[SELECTED EXCERPT]
I am now the most miserable man living. If what I feel were equally distributed to the whole human family, there would not be one cheerful face on the earth. Whether I shall ever be better I can not tell; I awfully forebode I shall not. To remain as I am is impossible; I must die or be better, it appears to me.
Abraham Lincoln written in a letter to a friend – 1841
Two men I knew from high school are gone in less than a year. Neither of them needed to be. And I find myself wondering if they, like Lincoln, were in that place where they felt they must “die or be better”. I am deeply saddened for these men, and I also grieve for the loved ones that they left behind – especially the children and the wives that must find a way to carry on with the devastating pain and burden that suicide leaves in its wake.
I don’t know the specifics of the decisions and feelings during those final days and hours that lead to either tragedy. And even if I did, I doubt that it would provide an adequate answer to the question of why they chose to end their lives. There just doesn’t seem to be a logical, rational answer to the why question when it comes to suicide. Pain is the only explanation I can think of that might even come close. Intense pain with no outlets and no seeming end in sight.
I had been out of close contact with both friends for some time. We were “Facebook friends,” and I enjoyed occasionally reading their short quips about sports, or work, or the joys of a long weekend with the family to some sunny place, but we had not sat down and had a real conversation about real issues and real feelings in a long, long while. In truth we may never have had those conversations even in our closest times back in school. It’s more likely that we found other, less “important” things to talk about than life’s irritations and trials that were slowly building up inside. We probably kept it light and casual. We men learn to do that at a fairly young age.
So it is not unusual or unexpected for us – for us men – that even when we are given a chance to sit, and talk, and get real about things that may be going on inside, eating us up from the inside out, slowly bringing us closer and closer to a dark void – to the awful abyss, we don’t dare talk about it. We won’t tell a soul. We often think we are not supposed to, or not allowed to. We’ve been told and shown in a million ways and for a long time by countless people that talking about these things is not part of being a real man. It is in direct contrast to society’s definitions and examples of manhood.

[SOURCE DATA]

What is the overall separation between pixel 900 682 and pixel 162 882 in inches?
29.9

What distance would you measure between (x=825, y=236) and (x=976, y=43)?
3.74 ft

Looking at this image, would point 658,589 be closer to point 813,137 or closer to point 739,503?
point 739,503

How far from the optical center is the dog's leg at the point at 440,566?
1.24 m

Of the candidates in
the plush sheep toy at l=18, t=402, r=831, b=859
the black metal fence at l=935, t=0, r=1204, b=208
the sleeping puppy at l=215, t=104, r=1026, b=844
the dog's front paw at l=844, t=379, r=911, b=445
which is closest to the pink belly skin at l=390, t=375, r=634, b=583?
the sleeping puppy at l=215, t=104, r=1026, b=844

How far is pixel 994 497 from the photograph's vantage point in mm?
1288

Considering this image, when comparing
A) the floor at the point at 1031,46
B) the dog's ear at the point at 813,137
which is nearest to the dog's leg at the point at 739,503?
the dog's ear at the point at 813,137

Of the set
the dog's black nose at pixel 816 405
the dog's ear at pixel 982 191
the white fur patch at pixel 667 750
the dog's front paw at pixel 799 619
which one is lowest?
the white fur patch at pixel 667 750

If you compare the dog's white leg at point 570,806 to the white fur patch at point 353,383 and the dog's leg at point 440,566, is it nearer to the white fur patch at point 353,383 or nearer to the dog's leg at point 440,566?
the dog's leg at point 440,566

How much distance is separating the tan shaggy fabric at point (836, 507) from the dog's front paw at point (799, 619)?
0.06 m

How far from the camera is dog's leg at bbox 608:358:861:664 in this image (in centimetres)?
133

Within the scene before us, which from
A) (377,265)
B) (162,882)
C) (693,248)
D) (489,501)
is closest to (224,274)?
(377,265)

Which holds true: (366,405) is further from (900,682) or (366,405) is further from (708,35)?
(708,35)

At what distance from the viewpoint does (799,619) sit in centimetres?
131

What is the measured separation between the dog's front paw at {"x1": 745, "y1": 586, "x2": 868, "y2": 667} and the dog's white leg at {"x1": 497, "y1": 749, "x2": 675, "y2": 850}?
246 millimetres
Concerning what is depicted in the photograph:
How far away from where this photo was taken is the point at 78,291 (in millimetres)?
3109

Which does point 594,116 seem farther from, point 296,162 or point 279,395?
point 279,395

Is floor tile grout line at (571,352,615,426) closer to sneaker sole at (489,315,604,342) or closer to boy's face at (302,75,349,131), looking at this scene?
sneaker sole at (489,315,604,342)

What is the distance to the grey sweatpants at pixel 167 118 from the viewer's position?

[TASK LIST]
A. Answer from the essay on suicide and men's silence:
(i) In what year did Lincoln write the quoted letter?
(ii) How many men from the writer's high school have died, and over what span of time?
(iii) What topics did the writer enjoy reading about in these friends' short Facebook posts?
B. Rewrite the essay on suicide and men's silence from "I am now the" up to and including "in its wake.", replacing "miserable" with "wretched".
C. Extend the essay on suicide and men's silence, continuing from where it stops.
The records have nothing to do with what is asked here.

[EXERCISE RESPONSES]
A.
(i) 1841
(ii) Two men, in less than a year
(iii) Sports, work, and the joys of a long weekend with the family to some sunny place

B.
I am now the most wretched man living. If what I feel were equally distributed to the whole human family, there would not be one cheerful face on the earth. Whether I shall ever be better I can not tell; I awfully forebode I shall not. To remain as I am is impossible; I must die or be better, it appears to me.
Abraham Lincoln written in a letter to a friend – 1841
Two men I knew from high school are gone in less than a year. Neither of them needed to be. And I find myself wondering if they, like Lincoln, were in that place where they felt they must “die or be better”. I am deeply saddened for these men, and I also grieve for the loved ones that they left behind – especially the children and the wives that must find a way to carry on with the devastating pain and burden that suicide leaves in its wake.

C.
If my friends had talked more – really talked – about the burdens and the sadness and the darkness they were carrying, they may not have made such a permanent decision to their temporary problems. I don’t know this for sure, but I have learned about the temporary nature of seemingly endless problems and pain, and about the power of the spoken word to help alleviate these burdens. I’m certainly not writing these words to judge or to condemn them. I need to write about this, even though I’d much rather not and I find my words weak, dreadfully insufficient, and far too late to help these men. These good men. I’m doing this because I can identify to some degree that place these men must have been sitting in. I have visited the darkness before, and I found reaching out to others nearly impossible in those times. I have also seen too many other men – other good men – strong men – smart men holding in similar pain and sinking into dark lonely voids of their own.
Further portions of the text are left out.